Hurricane made promising discoveries in an area in which there had been relatively little drilling, but subsequently reduced the size estimates for the discoveries.
The company said yesterday it averaged around 11,500 barrels of oil per day in August from the only discovery it has put into service, Lancaster.
Hurricane had $ 144 million in cash on hand as of August 31, up from $ 122 million at the end of July.
The company used some of the money this month to reduce its debt. Last week, he struck a deal to buy back more than a third of the $ 230 million in outstanding bonds at a discounted price, at an expense of $ 62 million.
Chief Executive Officer Antony Maris noted that the effect of the deal will save the company approximately $ 22 million in future obligations to bondholders in principal and interest.
READ MORE: Shetland oil company faces uncertainty after High Court ruling
In June, the High Court blocked a proposed debt-for-stock swap that would have left bondholders 95 percent of Hurricane’s shares. Shareholders had opposed the plan, but Hurricane directors said it was the only realistic option open to the company.

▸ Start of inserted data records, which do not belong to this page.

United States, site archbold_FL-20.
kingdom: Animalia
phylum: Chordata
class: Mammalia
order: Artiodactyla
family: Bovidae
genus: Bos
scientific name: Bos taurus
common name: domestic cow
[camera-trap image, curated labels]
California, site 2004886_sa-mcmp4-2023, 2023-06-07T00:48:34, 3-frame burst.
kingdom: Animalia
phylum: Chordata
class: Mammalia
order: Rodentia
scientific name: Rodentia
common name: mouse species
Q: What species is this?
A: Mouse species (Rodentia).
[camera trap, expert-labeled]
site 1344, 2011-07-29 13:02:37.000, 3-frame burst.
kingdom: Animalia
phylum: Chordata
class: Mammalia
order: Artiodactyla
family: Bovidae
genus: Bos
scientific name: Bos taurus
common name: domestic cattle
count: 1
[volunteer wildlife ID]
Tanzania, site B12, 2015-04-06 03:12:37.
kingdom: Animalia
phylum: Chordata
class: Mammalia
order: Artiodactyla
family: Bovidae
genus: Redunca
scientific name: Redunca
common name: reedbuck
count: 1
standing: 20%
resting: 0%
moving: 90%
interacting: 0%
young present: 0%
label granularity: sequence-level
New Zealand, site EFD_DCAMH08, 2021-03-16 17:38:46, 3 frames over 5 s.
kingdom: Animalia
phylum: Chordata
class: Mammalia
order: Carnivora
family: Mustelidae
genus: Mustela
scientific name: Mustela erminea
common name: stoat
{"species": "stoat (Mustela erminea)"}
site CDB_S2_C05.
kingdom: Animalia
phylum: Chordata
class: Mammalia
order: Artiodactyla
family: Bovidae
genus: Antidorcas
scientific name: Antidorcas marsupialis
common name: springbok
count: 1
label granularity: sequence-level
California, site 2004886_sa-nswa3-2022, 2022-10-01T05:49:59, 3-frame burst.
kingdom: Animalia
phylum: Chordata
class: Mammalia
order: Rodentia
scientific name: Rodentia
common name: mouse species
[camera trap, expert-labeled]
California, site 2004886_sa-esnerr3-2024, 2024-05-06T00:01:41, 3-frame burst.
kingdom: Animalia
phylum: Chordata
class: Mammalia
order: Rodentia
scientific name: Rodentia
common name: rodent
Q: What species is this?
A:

Hurricane announced yesterday that PKF Littlejohn has been appointed as the new external auditor.
At the company’s general meeting in June, the resolution to reappoint Deloitte as Hurricane’s auditor was not passed.
Shares of Hurricane Energy closed up 10%, 0.32p, at 3.4p. yesterday
They sold for 60p in 2019 after the company started production from the Lancaster field.
READ MORE: Field start-up in West Shetlands proves oil pioneer right
Hurricane, based in Surrey, was founded by geologist Robert Trice to focus on a layer of granite known as the fractured basement. Mr. Trice resigned from his post as Managing Director in June of last year.